Another series of armed exchanges are taking place in the Gaza strip and we are once against appalled by the non-application and utter (non-gymnastic) defiance of the most fundamental principles of the law of war(forgetting only for a second about its misapplications and misinterpretations).
"Many areas of international law are vague. They can be interpreted in different ways. The situation in Gaza, for example, has no parallel anywhere else in the world. It's all open. So there are interpreters who want to interpret the law in such a way as to limit us as much as possible, and there are interpreters who are more convenient for us," says Israeli Justice Minister Friedmann, when asked about the perceived legality of attacking military targets in densely populated residential areas.
It seems not only that the Israeli government has yet to discern the actual purpose of its offensive or the moralist questions that surrounds the bad, good and evil (I turn you to a remarkably 'interesting' piece by David Horovitz, the Jerusalem Post's editor-in-chief who holds that the misconceptions of the international media are "an aberration that highlights how poorly 'our' complex conflict is understood") (emphasis added), but neither has it had enough time to position itself in relation to the relevant interpretational discourses surrounding the relevant jus in bello provisions.
The set of rules governing the attack strategies of a militarised territorial entity (outlined in Protocol I Additional to the Geneva Conventions (AP I)) against another are a self-applicable and clear framework. Suggesting a degree of complexity, in order to brush matters aside, the applicability (or rather malleability) of the existing law to wars against terrorist organizations is put at doubt.
The matter should be very simple, and action should commence with the adherence to and non-violation of the most fundamental of all principles - civilian immunity and the principle of distinction (the 'basic rule' in Article 48, AP I, to distinguish between civilians and combatants and to target only the latter). These questions remind us of the ones asked before, during and after the American aerial attacks on railways and television towers in Kosovo (granted these were cases of Aerial bombardments and the standards, it has been conceded, are different). These elaborate debates brought us to (un)clear conclusion that each case, and each target, needs to be considered on its own merits - namely, the end achieved by the action must outweigh the damage caused by it. This balancing of facts is to be done in accordance with the second most fundamental tenet of the laws of war, the basic principle of proportionality (Art 51(5)(b) AP I). The problematic is inherent to the definition of a "military target", the question of precision, the precautionary measures (Art 57, AP I) undertaken before and during the attack, etc.

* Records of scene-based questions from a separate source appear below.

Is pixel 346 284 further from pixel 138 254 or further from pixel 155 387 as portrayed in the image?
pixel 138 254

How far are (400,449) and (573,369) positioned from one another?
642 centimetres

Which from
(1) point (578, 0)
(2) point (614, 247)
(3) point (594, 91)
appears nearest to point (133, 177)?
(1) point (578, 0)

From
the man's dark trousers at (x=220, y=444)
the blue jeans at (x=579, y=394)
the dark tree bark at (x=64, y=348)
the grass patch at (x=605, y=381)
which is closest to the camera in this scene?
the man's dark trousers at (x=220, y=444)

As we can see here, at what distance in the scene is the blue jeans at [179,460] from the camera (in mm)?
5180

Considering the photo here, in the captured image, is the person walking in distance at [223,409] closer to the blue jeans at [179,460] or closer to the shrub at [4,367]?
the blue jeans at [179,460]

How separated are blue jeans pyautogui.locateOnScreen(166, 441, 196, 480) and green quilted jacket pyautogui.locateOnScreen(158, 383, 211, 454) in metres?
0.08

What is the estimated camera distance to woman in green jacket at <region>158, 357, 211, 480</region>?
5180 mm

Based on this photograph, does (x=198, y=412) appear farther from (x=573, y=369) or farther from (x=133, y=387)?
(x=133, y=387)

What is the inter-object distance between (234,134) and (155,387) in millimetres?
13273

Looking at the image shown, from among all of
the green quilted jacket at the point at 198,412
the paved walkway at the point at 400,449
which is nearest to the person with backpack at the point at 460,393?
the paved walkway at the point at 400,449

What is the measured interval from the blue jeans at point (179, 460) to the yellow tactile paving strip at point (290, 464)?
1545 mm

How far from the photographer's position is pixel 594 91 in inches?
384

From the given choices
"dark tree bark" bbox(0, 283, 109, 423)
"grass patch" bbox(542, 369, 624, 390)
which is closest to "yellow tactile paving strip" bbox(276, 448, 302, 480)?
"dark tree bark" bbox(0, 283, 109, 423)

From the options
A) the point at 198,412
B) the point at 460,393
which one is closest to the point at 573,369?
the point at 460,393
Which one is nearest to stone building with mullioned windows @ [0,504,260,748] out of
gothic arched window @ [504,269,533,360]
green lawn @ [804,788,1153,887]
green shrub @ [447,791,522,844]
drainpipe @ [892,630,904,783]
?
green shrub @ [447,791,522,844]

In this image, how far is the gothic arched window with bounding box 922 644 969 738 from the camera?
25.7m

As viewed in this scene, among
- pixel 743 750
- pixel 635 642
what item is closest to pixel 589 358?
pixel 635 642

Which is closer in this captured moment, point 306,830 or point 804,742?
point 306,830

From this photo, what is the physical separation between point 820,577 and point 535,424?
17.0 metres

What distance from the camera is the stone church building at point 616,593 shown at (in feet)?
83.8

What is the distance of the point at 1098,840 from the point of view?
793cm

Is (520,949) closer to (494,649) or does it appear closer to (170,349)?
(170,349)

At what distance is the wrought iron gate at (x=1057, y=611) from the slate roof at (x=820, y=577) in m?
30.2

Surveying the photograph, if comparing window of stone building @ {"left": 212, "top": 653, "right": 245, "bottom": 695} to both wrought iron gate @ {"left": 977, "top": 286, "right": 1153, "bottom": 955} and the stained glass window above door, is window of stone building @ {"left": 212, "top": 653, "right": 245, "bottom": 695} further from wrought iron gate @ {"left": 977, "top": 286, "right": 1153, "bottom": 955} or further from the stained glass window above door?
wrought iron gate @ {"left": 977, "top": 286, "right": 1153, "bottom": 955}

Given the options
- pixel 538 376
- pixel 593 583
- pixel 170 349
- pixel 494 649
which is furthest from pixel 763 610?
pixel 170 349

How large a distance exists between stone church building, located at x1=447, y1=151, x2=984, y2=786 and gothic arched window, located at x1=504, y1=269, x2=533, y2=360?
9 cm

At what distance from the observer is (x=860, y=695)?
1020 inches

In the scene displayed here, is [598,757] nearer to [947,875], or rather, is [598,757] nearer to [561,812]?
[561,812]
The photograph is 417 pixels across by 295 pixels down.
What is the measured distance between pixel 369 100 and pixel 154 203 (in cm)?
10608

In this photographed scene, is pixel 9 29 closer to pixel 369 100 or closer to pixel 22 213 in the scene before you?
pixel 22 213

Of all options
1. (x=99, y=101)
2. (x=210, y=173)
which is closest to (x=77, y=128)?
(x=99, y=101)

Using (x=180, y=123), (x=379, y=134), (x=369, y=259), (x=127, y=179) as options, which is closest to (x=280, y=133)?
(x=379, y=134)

We are faced by a recurring dilemma of IHL, exemplified similarly in the morbid 'one-ton bomb' incident of the house of Saleh Shehadeh in Gaza, which killed 14 civilians, including 8 children. In other words, considering the problematic of evidencing each and every attack in the current conflict frenzy and the hopeless reliance on post-conflictual accountability proceedings (a good example taken from Winograd, see earlier post), it is arguable that these targeting considerations need to be institutionalised as a procedural aspect of the earlier stages of the military decision-making processes. This will unquestionably be the only effective means for assuring that these provisions are at least considered, if not properly implemented. At the same time, this appears absolutely unfathomable in practice.
I suggest (as many international NGOs have done before) that the question to be asked should be much cruder. If we (i.e. laymen), and specifically the media, is able to distinguish (when numbering the casualties) between the civilian and the armed 'combatant', why and how is the legal norm so 'very' dynamically instrumentalised (or altogether ignored)to justify what are, prima facie, clear violations of the most basic and fundamental tenet of international humanitarian law, the principle of distinction?